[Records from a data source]
════════

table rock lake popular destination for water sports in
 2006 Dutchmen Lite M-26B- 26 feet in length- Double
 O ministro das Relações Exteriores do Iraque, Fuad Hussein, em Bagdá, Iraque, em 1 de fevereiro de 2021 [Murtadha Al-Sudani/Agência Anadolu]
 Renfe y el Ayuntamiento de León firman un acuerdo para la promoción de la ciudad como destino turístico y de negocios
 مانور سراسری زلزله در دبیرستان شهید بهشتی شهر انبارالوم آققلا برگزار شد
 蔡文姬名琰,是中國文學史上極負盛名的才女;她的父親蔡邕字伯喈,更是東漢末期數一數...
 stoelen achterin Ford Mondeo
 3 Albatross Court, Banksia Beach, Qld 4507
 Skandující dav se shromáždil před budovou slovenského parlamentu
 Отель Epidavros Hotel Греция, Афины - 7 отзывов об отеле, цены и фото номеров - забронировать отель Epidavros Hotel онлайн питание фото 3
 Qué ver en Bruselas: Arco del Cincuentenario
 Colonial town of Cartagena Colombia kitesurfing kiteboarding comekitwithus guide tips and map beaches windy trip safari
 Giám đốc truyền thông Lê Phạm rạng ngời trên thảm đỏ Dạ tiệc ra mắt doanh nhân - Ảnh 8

════════

**PROBLEM DESCRIPTION**
The complete data above is to be written out again as it stands.

**REPLY TO THE TASK**
table rock lake popular destination for water sports in
 2006 Dutchmen Lite M-26B- 26 feet in length- Double
 O ministro das Relações Exteriores do Iraque, Fuad Hussein, em Bagdá, Iraque, em 1 de fevereiro de 2021 [Murtadha Al-Sudani/Agência Anadolu]
 Renfe y el Ayuntamiento de León firman un acuerdo para la promoción de la ciudad como destino turístico y de negocios
 مانور سراسری زلزله در دبیرستان شهید بهشتی شهر انبارالوم آققلا برگزار شد
 蔡文姬名琰,是中國文學史上極負盛名的才女;她的父親蔡邕字伯喈,更是東漢末期數一數...
 stoelen achterin Ford Mondeo
 3 Albatross Court, Banksia Beach, Qld 4507
 Skandující dav se shromáždil před budovou slovenského parlamentu
 Отель Epidavros Hotel Греция, Афины - 7 отзывов об отеле, цены и фото номеров - забронировать отель Epidavros Hotel онлайн питание фото 3
 Qué ver en Bruselas: Arco del Cincuentenario
 Colonial town of Cartagena Colombia kitesurfing kiteboarding comekitwithus guide tips and map beaches windy trip safari
 Giám đốc truyền thông Lê Phạm rạng ngời trên thảm đỏ Dạ tiệc ra mắt doanh nhân - Ảnh 8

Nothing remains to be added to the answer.